Direction »
Rewrite the data with "dark bush hedge" changed to "dark green hedge" everywhere it occurs, leaving every other part as it is.

Scene-based reasoning data:
>> Start

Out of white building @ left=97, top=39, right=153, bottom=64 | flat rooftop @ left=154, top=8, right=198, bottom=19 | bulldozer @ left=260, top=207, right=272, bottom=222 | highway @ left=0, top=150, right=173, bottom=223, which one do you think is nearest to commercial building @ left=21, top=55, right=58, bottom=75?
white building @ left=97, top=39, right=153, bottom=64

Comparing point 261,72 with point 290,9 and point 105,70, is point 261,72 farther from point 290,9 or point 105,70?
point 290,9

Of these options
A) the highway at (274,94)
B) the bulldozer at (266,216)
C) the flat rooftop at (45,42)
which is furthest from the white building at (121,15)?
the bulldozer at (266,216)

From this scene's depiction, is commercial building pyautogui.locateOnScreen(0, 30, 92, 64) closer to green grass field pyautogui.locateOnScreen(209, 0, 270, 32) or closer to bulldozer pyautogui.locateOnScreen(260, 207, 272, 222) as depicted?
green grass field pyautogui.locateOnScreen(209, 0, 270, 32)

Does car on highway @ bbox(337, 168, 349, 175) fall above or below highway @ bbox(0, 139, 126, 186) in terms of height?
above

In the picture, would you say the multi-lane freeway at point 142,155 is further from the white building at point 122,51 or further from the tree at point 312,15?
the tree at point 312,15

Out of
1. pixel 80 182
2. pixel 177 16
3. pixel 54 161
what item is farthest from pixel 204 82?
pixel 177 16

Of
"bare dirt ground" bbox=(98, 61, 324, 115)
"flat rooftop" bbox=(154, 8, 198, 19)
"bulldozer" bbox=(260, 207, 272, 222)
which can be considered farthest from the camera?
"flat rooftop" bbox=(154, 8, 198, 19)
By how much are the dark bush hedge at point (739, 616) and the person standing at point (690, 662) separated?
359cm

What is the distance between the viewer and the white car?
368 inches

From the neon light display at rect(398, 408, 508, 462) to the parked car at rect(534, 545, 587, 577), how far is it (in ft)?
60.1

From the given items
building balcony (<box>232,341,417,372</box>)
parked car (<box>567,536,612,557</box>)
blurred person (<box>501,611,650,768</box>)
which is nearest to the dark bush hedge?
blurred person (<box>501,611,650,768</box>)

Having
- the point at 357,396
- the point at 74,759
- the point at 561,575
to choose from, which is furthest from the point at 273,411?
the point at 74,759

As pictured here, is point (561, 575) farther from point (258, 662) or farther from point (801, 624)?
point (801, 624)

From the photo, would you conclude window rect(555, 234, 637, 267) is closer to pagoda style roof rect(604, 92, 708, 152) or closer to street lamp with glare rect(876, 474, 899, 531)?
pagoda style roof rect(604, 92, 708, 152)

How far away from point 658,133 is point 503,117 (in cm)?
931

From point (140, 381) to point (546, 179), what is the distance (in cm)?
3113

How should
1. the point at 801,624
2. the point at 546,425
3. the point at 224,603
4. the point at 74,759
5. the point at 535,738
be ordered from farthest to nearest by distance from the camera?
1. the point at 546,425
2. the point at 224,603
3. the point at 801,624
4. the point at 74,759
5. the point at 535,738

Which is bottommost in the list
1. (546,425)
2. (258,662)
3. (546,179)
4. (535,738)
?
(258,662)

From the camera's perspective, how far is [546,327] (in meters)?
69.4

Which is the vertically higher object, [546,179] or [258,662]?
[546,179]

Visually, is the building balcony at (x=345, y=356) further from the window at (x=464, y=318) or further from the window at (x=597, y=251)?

>> End

Finished answer »
Out of white building @ left=97, top=39, right=153, bottom=64 | flat rooftop @ left=154, top=8, right=198, bottom=19 | bulldozer @ left=260, top=207, right=272, bottom=222 | highway @ left=0, top=150, right=173, bottom=223, which one do you think is nearest to commercial building @ left=21, top=55, right=58, bottom=75?
white building @ left=97, top=39, right=153, bottom=64

Comparing point 261,72 with point 290,9 and point 105,70, is point 261,72 farther from point 290,9 or point 105,70?
point 290,9

Of these options
A) the highway at (274,94)
B) the bulldozer at (266,216)
C) the flat rooftop at (45,42)
which is furthest from the white building at (121,15)?
the bulldozer at (266,216)

From this scene's depiction, is commercial building pyautogui.locateOnScreen(0, 30, 92, 64) closer to green grass field pyautogui.locateOnScreen(209, 0, 270, 32) or closer to bulldozer pyautogui.locateOnScreen(260, 207, 272, 222) as depicted?
green grass field pyautogui.locateOnScreen(209, 0, 270, 32)

Does car on highway @ bbox(337, 168, 349, 175) fall above or below highway @ bbox(0, 139, 126, 186) in terms of height?
above

In the picture, would you say the multi-lane freeway at point 142,155 is further from the white building at point 122,51 or further from the tree at point 312,15?
the tree at point 312,15

Out of
1. pixel 80 182
2. pixel 177 16
3. pixel 54 161
what item is farthest from pixel 204 82?
pixel 177 16

Of
"bare dirt ground" bbox=(98, 61, 324, 115)
"flat rooftop" bbox=(154, 8, 198, 19)
"bulldozer" bbox=(260, 207, 272, 222)
which can be considered farthest from the camera?
"flat rooftop" bbox=(154, 8, 198, 19)
By how much are the dark green hedge at point (739, 616) and the person standing at point (690, 662) separated?
359cm

What is the distance between the viewer and the white car?
368 inches

From the neon light display at rect(398, 408, 508, 462) to the parked car at rect(534, 545, 587, 577), how far is it (in ft)?
60.1

From the given items
building balcony (<box>232,341,417,372</box>)
parked car (<box>567,536,612,557</box>)
blurred person (<box>501,611,650,768</box>)
which is nearest to the dark green hedge?
blurred person (<box>501,611,650,768</box>)

Having
- the point at 357,396
- the point at 74,759
- the point at 561,575
to choose from, which is furthest from the point at 273,411?
the point at 74,759

As pictured here, is point (561, 575) farther from point (258, 662) or farther from point (801, 624)?
point (801, 624)

From the photo, would you conclude window rect(555, 234, 637, 267) is closer to pagoda style roof rect(604, 92, 708, 152) or closer to street lamp with glare rect(876, 474, 899, 531)?
pagoda style roof rect(604, 92, 708, 152)

How far away from point 658,133 is point 503,117 (in cm)?
931

From point (140, 381) to point (546, 179), what is the distance (in cm)?
3113

How should
1. the point at 801,624
2. the point at 546,425
3. the point at 224,603
4. the point at 74,759
5. the point at 535,738
be ordered from farthest to nearest by distance from the camera?
1. the point at 546,425
2. the point at 224,603
3. the point at 801,624
4. the point at 74,759
5. the point at 535,738

Which is bottommost in the list
1. (546,425)
2. (258,662)
3. (546,179)
4. (535,738)
?
(258,662)

From the camera's perspective, how far is [546,327] (in meters)?
69.4

Which is the vertically higher object, [546,179] or [258,662]?
[546,179]

Visually, is the building balcony at (x=345, y=356) further from the window at (x=464, y=318) or further from the window at (x=597, y=251)?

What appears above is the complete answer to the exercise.